##### Given information #####
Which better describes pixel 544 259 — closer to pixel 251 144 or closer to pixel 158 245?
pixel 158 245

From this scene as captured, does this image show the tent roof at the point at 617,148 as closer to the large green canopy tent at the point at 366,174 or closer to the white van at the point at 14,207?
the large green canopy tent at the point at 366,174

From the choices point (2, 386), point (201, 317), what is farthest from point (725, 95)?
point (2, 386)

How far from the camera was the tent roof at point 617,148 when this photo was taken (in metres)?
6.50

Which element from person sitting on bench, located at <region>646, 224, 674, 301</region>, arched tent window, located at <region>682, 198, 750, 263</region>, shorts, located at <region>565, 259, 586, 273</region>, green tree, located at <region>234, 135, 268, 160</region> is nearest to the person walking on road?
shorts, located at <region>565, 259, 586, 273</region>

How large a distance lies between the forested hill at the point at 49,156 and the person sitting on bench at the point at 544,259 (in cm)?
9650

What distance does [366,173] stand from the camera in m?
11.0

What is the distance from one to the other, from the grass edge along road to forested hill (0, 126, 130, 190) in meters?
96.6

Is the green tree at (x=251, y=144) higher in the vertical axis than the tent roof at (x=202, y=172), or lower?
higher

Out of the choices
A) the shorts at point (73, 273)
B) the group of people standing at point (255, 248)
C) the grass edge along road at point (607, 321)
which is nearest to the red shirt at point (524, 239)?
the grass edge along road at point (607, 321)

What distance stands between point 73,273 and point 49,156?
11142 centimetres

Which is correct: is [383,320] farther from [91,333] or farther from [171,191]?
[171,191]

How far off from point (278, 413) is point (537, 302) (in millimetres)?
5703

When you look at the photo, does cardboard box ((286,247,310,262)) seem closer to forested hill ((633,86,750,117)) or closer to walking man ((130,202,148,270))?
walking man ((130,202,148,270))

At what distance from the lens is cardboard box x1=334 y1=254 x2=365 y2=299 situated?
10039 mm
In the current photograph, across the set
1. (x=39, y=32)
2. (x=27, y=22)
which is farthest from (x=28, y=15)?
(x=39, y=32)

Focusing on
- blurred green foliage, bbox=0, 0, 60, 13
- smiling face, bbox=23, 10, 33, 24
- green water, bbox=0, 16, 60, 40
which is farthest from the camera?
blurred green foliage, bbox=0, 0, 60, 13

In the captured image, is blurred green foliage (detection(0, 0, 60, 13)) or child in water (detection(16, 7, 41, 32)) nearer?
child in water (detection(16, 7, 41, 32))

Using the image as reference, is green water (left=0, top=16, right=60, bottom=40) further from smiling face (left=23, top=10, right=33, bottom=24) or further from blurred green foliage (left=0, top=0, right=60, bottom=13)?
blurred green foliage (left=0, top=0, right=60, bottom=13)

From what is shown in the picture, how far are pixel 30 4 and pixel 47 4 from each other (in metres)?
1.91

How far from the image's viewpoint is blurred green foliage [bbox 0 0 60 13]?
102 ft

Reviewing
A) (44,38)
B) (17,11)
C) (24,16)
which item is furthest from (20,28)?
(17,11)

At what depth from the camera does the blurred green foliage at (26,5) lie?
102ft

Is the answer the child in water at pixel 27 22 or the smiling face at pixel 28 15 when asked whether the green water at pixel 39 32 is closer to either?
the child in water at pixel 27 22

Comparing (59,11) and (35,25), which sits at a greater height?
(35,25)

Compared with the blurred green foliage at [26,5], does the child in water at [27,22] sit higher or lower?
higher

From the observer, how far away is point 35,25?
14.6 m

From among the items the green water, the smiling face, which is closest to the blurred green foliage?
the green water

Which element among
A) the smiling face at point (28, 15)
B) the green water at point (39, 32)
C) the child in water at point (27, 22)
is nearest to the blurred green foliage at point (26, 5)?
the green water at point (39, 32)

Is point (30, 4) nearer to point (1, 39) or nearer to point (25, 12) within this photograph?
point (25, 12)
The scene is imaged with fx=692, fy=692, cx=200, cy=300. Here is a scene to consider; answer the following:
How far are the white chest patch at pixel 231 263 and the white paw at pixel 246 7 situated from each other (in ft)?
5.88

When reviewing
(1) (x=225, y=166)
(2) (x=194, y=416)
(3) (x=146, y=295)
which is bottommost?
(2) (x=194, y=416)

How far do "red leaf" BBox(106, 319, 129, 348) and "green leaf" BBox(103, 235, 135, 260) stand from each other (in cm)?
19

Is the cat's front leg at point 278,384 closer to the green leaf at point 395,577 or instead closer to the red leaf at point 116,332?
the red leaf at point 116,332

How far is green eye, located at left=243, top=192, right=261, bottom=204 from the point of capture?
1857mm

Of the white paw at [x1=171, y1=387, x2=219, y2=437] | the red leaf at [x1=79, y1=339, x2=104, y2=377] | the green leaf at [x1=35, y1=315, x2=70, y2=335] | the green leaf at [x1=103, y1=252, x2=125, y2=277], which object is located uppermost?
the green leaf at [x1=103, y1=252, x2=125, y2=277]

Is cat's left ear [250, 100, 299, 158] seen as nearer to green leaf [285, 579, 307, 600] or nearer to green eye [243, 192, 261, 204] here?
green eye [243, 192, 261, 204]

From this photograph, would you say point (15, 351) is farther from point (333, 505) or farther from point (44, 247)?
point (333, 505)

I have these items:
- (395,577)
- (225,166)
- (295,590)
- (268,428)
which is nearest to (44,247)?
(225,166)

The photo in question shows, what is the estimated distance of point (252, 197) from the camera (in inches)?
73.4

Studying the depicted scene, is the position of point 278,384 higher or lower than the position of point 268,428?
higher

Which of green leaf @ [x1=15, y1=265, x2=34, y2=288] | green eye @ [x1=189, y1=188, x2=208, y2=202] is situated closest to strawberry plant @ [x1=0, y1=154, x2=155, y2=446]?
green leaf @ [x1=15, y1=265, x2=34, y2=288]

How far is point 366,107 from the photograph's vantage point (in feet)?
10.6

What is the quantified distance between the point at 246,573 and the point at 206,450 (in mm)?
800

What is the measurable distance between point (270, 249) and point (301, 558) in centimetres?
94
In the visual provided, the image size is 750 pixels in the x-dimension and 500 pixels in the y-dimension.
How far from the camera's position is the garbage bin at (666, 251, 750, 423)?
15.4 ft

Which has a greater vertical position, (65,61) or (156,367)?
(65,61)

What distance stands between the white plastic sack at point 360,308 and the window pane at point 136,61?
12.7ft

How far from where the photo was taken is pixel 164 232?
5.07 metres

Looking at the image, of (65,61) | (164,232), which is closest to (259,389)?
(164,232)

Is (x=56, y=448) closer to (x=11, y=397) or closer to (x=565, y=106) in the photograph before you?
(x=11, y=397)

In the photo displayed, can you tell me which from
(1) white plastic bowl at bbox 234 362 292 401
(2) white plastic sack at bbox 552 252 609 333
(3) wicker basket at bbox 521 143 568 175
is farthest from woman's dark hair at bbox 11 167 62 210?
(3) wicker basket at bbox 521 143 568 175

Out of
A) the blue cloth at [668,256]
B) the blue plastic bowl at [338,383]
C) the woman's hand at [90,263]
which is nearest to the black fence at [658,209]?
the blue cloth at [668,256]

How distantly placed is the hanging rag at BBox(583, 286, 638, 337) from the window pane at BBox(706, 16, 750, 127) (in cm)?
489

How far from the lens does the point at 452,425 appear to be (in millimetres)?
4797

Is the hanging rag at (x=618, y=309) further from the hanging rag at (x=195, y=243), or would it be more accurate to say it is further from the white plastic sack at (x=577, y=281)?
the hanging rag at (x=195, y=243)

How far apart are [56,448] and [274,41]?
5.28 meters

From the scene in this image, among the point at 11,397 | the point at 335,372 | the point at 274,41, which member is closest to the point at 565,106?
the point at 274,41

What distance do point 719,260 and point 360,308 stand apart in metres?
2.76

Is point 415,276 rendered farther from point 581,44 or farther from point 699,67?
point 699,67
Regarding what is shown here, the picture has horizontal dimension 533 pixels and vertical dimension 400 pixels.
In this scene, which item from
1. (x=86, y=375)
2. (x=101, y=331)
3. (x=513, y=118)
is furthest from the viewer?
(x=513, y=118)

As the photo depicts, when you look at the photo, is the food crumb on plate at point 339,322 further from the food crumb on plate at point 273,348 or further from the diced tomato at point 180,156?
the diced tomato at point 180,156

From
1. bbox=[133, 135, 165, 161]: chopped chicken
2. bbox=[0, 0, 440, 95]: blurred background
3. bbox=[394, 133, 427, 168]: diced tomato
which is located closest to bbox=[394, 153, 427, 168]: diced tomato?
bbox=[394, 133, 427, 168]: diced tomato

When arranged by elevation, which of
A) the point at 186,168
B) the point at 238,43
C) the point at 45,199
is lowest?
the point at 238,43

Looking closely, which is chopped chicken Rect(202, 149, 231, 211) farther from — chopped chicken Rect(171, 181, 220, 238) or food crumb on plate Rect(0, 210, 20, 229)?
#####
» Objective
Can you reproduce word for word every line of the data above, from the line containing "What distance do point" down through the last line of the data?

» Written reply
What distance do point 719,260 and point 360,308 stand apart in metres?
2.76

Is point 415,276 rendered farther from point 581,44 or farther from point 699,67?
point 699,67
Regarding what is shown here, the picture has horizontal dimension 533 pixels and vertical dimension 400 pixels.
In this scene, which item from
1. (x=86, y=375)
2. (x=101, y=331)
3. (x=513, y=118)
is furthest from the viewer?
(x=513, y=118)

As the photo depicts, when you look at the photo, is the food crumb on plate at point 339,322 further from the food crumb on plate at point 273,348 or further from the diced tomato at point 180,156?
the diced tomato at point 180,156

From
1. bbox=[133, 135, 165, 161]: chopped chicken
2. bbox=[0, 0, 440, 95]: blurred background
3. bbox=[394, 133, 427, 168]: diced tomato
which is located closest to bbox=[394, 153, 427, 168]: diced tomato?
bbox=[394, 133, 427, 168]: diced tomato

When arranged by elevation, which of
A) the point at 186,168
B) the point at 238,43
C) the point at 45,199
is lowest?
the point at 238,43

Looking closely, which is chopped chicken Rect(202, 149, 231, 211) farther from — chopped chicken Rect(171, 181, 220, 238) or food crumb on plate Rect(0, 210, 20, 229)?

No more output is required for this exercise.